Environment variables

Every Backpropagate setting can be overridden via an environment variable. Two conventions coexist:

Pydantic-nested-settings shape (BACKPROPAGATE_<GROUP>__<FIELD>, double underscore between group and field) — used for every knob inside the structured Settings model (logging, model, lora, training, data, windows, multirun, security, plus the UI sandbox __OUTPUT_DIR). These are bound via Pydantic’s env_nested_delimiter.
Raw os.environ.get shape (BACKPROPAGATE_<NAME> or BACKPROPAGATE_UI_<NAME>, single underscores throughout) — used for runtime knobs that bypass Pydantic (UI subprocess launch config, debug-traceback toggle, GGUF convert-script discovery, structured-logger config).

Two ways to set them: export in your shell, or put them in a .env file in the working directory (loaded automatically when the [validation] extra is installed).

Logging

Variable	Default	What it does
`BACKPROPAGATE_LOG_LEVEL`	`INFO`	`DEBUG` / `INFO` / `WARNING` / `ERROR`. Sets root logger level.
`BACKPROPAGATE_LOG_JSON`	auto-detect	`true` forces JSON logs, `false` forces console. Auto-detects from TTY by default (JSON when piped, console when interactive).
`BACKPROPAGATE_LOG_FILE`	unset	Path to a file to mirror logs into. If unset, logs go to stderr only.

v1.4 CLI flag overlay: the root parser exposes --log-level, --log-format=json|console, and --log-file=<path> flags that override these env vars for one invocation (CLI flag wins when both are set). See CLI reference → Root-parser flags. The env vars stay the canonical surface for persistent / .env-file-based config.

Complete the following -
1: In the environment variables page, what separates the group from the field in the Pydantic-nested-settings naming shape?
2: Rewrite the paragraph of the environment variables page that begins "v1.4 CLI flag overlay" as a short bulleted list that keeps its main facts.
3: Resume the environment variables page from its last sentence, carrying on in the same reference style.

Dataset excerpt -
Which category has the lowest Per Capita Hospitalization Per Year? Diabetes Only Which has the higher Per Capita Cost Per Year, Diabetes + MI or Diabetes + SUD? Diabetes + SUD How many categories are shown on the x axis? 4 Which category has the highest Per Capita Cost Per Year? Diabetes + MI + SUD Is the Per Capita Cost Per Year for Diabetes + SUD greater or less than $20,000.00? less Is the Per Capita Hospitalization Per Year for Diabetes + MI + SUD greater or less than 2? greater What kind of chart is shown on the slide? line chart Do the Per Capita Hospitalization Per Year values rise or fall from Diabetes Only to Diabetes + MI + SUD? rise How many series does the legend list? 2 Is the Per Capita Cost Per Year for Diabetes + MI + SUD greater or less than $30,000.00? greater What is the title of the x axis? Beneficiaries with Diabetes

Your responses -
1: A double underscore.

2:
- Since v1.4, the root parser offers three flags: --log-level, --log-format=json|console, and --log-file=<path>.
- These flags override the matching logging environment variables for a single invocation.
- When both a flag and an environment variable are set, the flag wins.
- Details are under CLI reference → Root-parser flags.
- The environment variables remain the canonical way to set persistent or .env-file-based configuration.

3:
CLI / runtime opt-outs

Variable	Default	What it does
`BACKPROPAGATE_DEFER_FEATURE_DETECTION`	unset	When set (any truthy value), feature detection at startup is skipped — every optional dep flag stays `False` until you call `refresh_features()` explicitly. Use for the absolute-fastest CLI startup; pays the cost on first real use.
`BACKPROPAGATE_DEFER_FEATURE_QUIET`	unset	Suppresses the one-shot import-time WARN that fires when `BACKPROPAGATE_DEFER_FEATURE_DETECTION` is active. v1.4 Stage C added the WARN so operators aren’t surprised by the deferred-detection auto-refresh path; set this var to `1` if you’ve internalized the trade-off and want quiet startup.
`BACKPROPAGATE_QUIET_TOKEN_HINT`	unset	Suppresses the one-shot stderr note that fires when `cmd_push` falls back to `HF_TOKEN` env var (because no `--token` / `--token-file` was passed). v1.4 Stage C added the note to calibrate the “env var vs file” safety trade-off; set this var to `1` to silence after you’ve calibrated.
`BACKPROPAGATE_DEBUG`	unset	When set to any truthy value, the top-level CLI exception net prints the full Python traceback in addition to the one-line error message. Off by default to keep operator-facing failures short; flip to `1` when filing a bug report.

UI sandbox (FB-003)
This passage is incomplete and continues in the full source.